If you want an in-depth look at how this happens, I recommend the webcomic Dumbing of Age.

What happened?

In all of these cases, the parents homeschooled to keep their kids isolated from certain ideas, ideologies, or behaviors. The kids graduated with very little experience of the world. They did not have a thorough understanding of how the world works, the philosophies out there, and why, exactly, their parents disagreed.

As a result, when exposed to the meme-viruses of the world, they get infected. They have no defenses.

In my experience, the vast majority of conservatives cannot articulate a coherent explanation for their beliefs, and do not attempt to explain their underlying reasoning to their kids.
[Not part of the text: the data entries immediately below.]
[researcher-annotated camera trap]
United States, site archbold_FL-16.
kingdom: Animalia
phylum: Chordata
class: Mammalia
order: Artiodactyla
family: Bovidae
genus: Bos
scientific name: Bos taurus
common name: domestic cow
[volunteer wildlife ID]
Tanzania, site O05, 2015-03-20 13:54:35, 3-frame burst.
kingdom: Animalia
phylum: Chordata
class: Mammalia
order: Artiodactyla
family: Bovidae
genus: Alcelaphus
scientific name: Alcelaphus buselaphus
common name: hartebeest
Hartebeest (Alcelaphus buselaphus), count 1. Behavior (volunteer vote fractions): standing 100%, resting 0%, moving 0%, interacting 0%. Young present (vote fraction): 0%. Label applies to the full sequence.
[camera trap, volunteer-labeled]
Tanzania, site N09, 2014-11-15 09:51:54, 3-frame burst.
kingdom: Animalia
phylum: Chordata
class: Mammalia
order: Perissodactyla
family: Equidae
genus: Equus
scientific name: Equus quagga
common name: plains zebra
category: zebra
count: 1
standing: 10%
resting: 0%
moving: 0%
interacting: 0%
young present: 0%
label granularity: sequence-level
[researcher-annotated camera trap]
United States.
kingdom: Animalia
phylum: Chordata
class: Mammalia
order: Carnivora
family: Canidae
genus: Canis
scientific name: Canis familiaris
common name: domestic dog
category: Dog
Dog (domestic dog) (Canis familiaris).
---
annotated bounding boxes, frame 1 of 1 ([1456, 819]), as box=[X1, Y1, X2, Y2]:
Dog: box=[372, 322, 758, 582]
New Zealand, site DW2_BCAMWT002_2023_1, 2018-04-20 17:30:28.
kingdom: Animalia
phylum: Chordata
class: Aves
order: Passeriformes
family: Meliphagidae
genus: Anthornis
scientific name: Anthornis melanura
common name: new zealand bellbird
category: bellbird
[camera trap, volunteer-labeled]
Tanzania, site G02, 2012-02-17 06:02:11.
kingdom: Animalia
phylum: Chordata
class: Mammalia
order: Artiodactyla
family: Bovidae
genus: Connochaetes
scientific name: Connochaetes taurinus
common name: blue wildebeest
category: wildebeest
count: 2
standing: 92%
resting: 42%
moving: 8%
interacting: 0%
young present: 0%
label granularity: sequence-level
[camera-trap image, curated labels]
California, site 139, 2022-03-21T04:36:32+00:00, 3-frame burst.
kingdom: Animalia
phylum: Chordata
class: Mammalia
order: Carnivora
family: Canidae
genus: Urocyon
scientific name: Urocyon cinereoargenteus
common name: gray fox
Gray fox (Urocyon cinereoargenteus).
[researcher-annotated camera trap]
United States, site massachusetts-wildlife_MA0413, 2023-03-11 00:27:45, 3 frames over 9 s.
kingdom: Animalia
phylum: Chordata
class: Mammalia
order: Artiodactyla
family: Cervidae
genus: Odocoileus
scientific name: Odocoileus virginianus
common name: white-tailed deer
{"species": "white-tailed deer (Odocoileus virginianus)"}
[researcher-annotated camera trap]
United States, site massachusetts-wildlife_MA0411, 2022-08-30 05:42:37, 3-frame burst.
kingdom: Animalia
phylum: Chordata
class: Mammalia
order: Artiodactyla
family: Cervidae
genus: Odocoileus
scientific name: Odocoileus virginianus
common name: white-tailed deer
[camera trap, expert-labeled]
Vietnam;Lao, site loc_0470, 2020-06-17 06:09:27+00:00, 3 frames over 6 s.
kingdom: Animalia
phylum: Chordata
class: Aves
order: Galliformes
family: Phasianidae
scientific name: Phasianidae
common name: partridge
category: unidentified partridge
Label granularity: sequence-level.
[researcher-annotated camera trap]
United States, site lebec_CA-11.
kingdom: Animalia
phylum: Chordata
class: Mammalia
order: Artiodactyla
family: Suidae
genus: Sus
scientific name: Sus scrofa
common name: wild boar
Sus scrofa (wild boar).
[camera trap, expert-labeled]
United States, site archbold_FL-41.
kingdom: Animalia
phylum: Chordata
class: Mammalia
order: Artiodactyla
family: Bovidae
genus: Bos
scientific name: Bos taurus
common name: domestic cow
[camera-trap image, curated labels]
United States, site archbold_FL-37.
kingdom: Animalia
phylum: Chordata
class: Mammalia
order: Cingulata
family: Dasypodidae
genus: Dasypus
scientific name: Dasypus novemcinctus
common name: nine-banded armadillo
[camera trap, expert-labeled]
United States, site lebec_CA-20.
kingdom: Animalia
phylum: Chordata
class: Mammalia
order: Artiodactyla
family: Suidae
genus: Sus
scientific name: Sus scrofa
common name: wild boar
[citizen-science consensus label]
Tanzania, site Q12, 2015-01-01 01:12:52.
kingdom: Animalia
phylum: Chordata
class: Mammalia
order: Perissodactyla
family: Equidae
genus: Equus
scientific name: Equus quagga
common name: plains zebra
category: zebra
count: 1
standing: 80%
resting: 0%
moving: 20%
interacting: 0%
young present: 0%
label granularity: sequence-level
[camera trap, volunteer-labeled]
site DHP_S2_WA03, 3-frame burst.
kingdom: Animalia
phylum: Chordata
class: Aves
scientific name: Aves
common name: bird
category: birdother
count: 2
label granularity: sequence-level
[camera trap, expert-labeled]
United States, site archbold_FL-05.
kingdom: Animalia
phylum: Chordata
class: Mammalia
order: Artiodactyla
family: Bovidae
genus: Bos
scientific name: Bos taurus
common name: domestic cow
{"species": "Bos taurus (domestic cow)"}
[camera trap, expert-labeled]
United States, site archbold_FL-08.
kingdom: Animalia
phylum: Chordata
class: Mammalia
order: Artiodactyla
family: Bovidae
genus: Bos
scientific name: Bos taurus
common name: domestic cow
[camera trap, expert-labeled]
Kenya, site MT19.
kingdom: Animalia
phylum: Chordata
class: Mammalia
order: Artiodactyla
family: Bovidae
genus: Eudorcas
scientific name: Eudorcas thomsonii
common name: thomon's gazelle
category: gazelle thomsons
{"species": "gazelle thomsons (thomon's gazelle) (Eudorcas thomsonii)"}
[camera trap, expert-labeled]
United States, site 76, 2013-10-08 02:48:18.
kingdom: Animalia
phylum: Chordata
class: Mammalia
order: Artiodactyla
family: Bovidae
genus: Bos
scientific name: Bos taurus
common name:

Many of them, I suspect, simply believe as they do because of habit, convenience, or because everyone else in their area does. Liberalism, by contrast, has put a lot of effort into making arguments against conservative beliefs.

For example, let’s take gay marriage. Common conservative arguments against gay marriage are “Ew! Gay people are gross!” “God says homosexuality is a sin,” and “The purpose of marriage is to make children.”

Liberals have all sorts of counter-arguments, like, “Ellen DeGeneres isn’t icky,” “Separation of Church and State,” and “But we let infertile people get married.”

In short, if it is really important to you that your kid think gay marriage is a bad idea, you’d better have a better, more coherent argument than that. Same for everything else in your memeplex/ideology/worldview–up to and including the existence of god. You might think your proof for the existence of god is pretty solid, but most of the people your kids will be associating with will probably think rather little of your proofs.

If you can’t explain your ideology and rigorously support it, showing your kids that your explanations of how the world works is better than the dominant ones, then you’d be better off just letting your kid go to public school and then doing your best to defend any objections to the curriculum when they come up. Your kids might think you’re kind of weird (just as I thought my parents were kind of weird in the early 90s for defending the use of aerosols/CFCs and not being concerned about the hole in the ozone layer), but they won’t hate you or think you’re a loon.